Phase: Exudative (1-7 days)

• Marked by mediator-induced interstitial & alveolar oedema and damage with hyaline membrane formation –> affect surfactant release
• Increase permeability to proteins
• Hypoxia resistant to supplement O2; require MV

Question 58

Third stage of ARDS

Answer 58

Phase: Proliferative
(1-2 weeks after initial
injury)

• Hemodynamic instability
• Evidence of SIRS (Temp>38 or <36, HR > 90; PaCO2 less than 32 mmHg, RR >20/min; Increased WBC )
• Generalised oedema, lungs become more dense, fibrous, decreased lung compliance
• Thickened alveolar membrane

Question 59

Fourth stage of ARDS

Answer 59

Phase: 4 Fibrotic (2-3 weeks after injury)

• Lung is completely remodelled by sparsely collagenous and fibrous tissues
• Increased dead space –> poor ventilation –> Increased airway pressure

Question 60

Diagnosis of ARDS

Answer 60

In initial stage, ARDS will resemble acute cardiogenic pulmonary edema clinically and radiographically.

Distinction usually made from clinical circumstances associated with onset but
occasionally additional diagnostic tests may help.

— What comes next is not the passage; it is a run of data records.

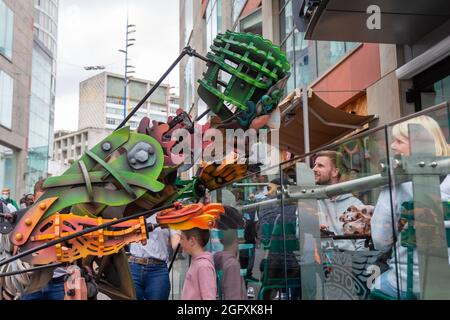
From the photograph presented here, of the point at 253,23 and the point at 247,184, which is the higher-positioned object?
the point at 253,23

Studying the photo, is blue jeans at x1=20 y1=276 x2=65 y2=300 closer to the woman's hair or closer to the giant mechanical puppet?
the giant mechanical puppet

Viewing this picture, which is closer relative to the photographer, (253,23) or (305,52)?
(305,52)

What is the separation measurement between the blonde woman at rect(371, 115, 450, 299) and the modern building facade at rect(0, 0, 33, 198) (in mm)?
23746

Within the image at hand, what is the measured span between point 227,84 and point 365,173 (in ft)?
3.63

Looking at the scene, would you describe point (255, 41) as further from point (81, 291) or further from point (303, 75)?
point (303, 75)

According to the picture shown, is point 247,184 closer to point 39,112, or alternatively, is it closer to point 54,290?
point 54,290

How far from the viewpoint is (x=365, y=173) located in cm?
199

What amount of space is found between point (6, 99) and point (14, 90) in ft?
3.64

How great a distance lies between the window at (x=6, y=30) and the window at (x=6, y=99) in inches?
45.5

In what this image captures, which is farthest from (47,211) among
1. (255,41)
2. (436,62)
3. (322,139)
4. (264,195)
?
(322,139)

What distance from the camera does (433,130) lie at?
1.61 meters

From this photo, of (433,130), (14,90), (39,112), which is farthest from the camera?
(39,112)

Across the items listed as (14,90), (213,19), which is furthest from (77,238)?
(14,90)

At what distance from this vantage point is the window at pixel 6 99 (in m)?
23.1
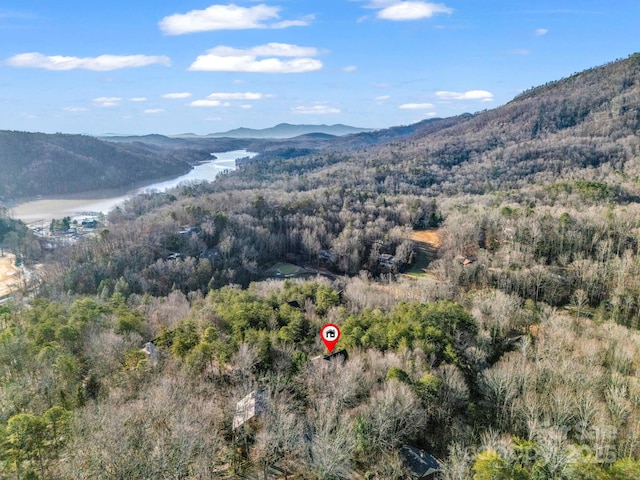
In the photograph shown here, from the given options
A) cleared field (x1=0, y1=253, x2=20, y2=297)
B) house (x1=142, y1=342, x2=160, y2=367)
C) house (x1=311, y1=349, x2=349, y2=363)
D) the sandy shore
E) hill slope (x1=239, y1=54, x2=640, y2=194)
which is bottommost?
cleared field (x1=0, y1=253, x2=20, y2=297)

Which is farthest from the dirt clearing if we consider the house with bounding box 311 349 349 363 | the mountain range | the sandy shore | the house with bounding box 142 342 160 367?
the mountain range

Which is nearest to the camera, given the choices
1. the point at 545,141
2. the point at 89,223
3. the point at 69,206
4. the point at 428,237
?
the point at 428,237

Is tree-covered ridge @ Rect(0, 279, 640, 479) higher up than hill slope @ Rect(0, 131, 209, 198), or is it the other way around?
hill slope @ Rect(0, 131, 209, 198)

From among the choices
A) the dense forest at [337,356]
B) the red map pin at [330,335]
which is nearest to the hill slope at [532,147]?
the dense forest at [337,356]

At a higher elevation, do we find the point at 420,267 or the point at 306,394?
the point at 306,394

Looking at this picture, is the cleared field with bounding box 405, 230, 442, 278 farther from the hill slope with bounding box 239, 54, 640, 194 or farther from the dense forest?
the hill slope with bounding box 239, 54, 640, 194

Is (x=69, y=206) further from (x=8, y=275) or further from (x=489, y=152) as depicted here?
(x=489, y=152)

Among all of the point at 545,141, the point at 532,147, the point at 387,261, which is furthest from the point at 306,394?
the point at 545,141

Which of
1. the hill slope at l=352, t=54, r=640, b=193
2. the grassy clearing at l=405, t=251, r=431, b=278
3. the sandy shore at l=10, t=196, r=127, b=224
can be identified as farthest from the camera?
the sandy shore at l=10, t=196, r=127, b=224
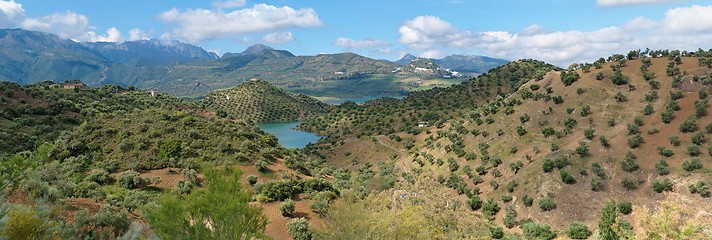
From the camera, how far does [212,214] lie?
50.2 ft

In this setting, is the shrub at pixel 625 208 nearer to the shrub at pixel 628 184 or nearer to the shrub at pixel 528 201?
the shrub at pixel 628 184

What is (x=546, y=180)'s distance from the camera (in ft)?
167

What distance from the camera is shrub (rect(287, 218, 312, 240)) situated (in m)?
29.2

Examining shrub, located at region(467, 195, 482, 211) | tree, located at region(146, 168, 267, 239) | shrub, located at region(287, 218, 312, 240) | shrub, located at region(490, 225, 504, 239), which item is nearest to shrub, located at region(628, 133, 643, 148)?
shrub, located at region(467, 195, 482, 211)

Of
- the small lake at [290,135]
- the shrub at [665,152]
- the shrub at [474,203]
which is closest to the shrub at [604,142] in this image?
the shrub at [665,152]

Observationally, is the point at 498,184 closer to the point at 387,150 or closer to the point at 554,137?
the point at 554,137

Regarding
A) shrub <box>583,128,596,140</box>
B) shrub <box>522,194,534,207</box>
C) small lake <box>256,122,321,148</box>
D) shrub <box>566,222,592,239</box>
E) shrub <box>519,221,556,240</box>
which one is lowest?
small lake <box>256,122,321,148</box>

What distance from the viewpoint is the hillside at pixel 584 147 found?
150 feet

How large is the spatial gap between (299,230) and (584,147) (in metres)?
44.6

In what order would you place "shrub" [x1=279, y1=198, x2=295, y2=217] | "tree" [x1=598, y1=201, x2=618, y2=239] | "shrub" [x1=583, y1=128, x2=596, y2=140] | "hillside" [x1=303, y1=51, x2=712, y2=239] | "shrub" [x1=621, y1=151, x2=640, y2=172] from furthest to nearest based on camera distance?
1. "shrub" [x1=583, y1=128, x2=596, y2=140]
2. "shrub" [x1=621, y1=151, x2=640, y2=172]
3. "hillside" [x1=303, y1=51, x2=712, y2=239]
4. "shrub" [x1=279, y1=198, x2=295, y2=217]
5. "tree" [x1=598, y1=201, x2=618, y2=239]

1) BNP: hormone released by heart; can find out if condition is because of HF or ARDS

2) Echo-cardiography: detect any ventricular dysfunction, valvular abnormalities, etc

3) PAC (Pul artery catherisation): To measure pressure within heart and lungs TRO cardiogenic involvement
If Wedge pressure >18 mmHg suggests cardio involvement (heart failure)

Question 61

Common management problems of ARDS

Answer 61

• Decreased Compliance
• Refractory Hypoxemia
• High Mortality

Question 62

Strategies to manage the common management problems in ARDS

Answer 62

• Low Tidal Volume Ventilation
• Permissive Hypercapnea
• Best PEEP Curve
• Prone Positioning
• Inhaled NO2

Question 63

Risk factors for mortality

Answer 63

• Multi-organ Failure
• Underlying Cause of ARDS
• Degree of Hypoxemia is not a risk factor

Question 64

Goals of treatment of ARDS

Answer 64

Treatment is mainly supportive while waiting for lungs to “heal”

– Oxygenation
– Sedation/Comfort
– Prone positioning
– Fluid and electrolytes
– Nutrition
– Pharmacological treatment

Constant monitoring
Treating underlying causes of ARDS

Question 65

Explain the difference behind differing SpO2 and PaO2 levels.

e.g. SpO2: 90%
PaO2: 80

Answer 65

O2 saturation (SpO2) varies with the PaO2 in a nonlinear relationship

Possible V/Q shunt

Question 66

What is a shunt effect?

Answer 66

A shunt effect results from blood flowing from the right side to the left side of the heart without passing through ventilated areas of the lung.

Shunt is the extreme degree of V/Q mismatch where there is no ventilation. Poor response to oxygen therapy is the feature that differentiates shunt from other mechanisms of hypoxemia.